What you should do:
From the line with "Taking a look" to the final line of the records, reproduce every line exactly and only those lines.

(Stored items)
++++++++

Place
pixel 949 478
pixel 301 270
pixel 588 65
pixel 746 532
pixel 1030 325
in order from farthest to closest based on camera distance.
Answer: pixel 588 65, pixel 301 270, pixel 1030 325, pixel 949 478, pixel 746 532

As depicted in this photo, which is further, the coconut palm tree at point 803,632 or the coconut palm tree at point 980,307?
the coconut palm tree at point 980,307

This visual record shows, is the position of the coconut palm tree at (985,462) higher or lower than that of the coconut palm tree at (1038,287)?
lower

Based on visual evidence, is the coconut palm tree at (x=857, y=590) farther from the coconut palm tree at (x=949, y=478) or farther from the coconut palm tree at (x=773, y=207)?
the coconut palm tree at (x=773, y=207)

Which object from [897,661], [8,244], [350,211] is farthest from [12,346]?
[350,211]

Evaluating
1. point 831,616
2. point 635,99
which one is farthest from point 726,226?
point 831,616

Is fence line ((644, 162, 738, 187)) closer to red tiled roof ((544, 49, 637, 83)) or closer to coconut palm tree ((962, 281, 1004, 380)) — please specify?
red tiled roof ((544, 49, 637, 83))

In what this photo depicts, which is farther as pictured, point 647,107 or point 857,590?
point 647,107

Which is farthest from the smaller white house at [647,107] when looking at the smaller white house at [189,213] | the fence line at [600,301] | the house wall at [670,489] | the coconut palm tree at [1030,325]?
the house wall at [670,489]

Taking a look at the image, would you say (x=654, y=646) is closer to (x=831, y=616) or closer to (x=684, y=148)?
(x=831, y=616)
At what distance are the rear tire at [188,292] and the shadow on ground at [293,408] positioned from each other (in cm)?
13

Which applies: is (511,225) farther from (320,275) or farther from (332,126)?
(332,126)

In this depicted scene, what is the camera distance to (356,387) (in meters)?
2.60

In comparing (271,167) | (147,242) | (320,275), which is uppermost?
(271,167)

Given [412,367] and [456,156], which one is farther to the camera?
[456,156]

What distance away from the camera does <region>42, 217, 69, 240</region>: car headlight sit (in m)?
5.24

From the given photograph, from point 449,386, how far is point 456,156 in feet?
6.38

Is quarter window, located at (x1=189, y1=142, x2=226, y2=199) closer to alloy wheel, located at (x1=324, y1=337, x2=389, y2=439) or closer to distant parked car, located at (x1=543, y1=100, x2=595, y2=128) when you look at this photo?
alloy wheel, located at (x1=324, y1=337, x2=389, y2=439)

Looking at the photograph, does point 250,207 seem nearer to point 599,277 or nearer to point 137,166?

++++++++

Result for this exercise:
Taking a look at the image, would you say (x=654, y=646) is closer to (x=831, y=616) or closer to (x=684, y=148)?
(x=831, y=616)
At what distance are the rear tire at [188,292] and the shadow on ground at [293,408] positioned from each other (in cm)?
13

Which applies: is (511,225) farther from (320,275) or farther from (332,126)?
(332,126)

In this depicted scene, what is the camera distance to (356,387) (in meters)?
2.60

In comparing (271,167) | (147,242) | (320,275), which is uppermost?
(271,167)

Given [412,367] and [456,156], which one is farther to the camera?
[456,156]

What distance away from the camera does <region>42, 217, 69, 240</region>: car headlight sit (in m)?
5.24

From the given photograph, from point 449,386, how far is point 456,156 in feet?
6.38

Is quarter window, located at (x1=189, y1=142, x2=226, y2=199) closer to alloy wheel, located at (x1=324, y1=337, x2=389, y2=439) or closer to distant parked car, located at (x1=543, y1=100, x2=595, y2=128) when you look at this photo?
alloy wheel, located at (x1=324, y1=337, x2=389, y2=439)

Looking at the photograph, does point 250,207 seem nearer to point 599,277 or nearer to point 137,166?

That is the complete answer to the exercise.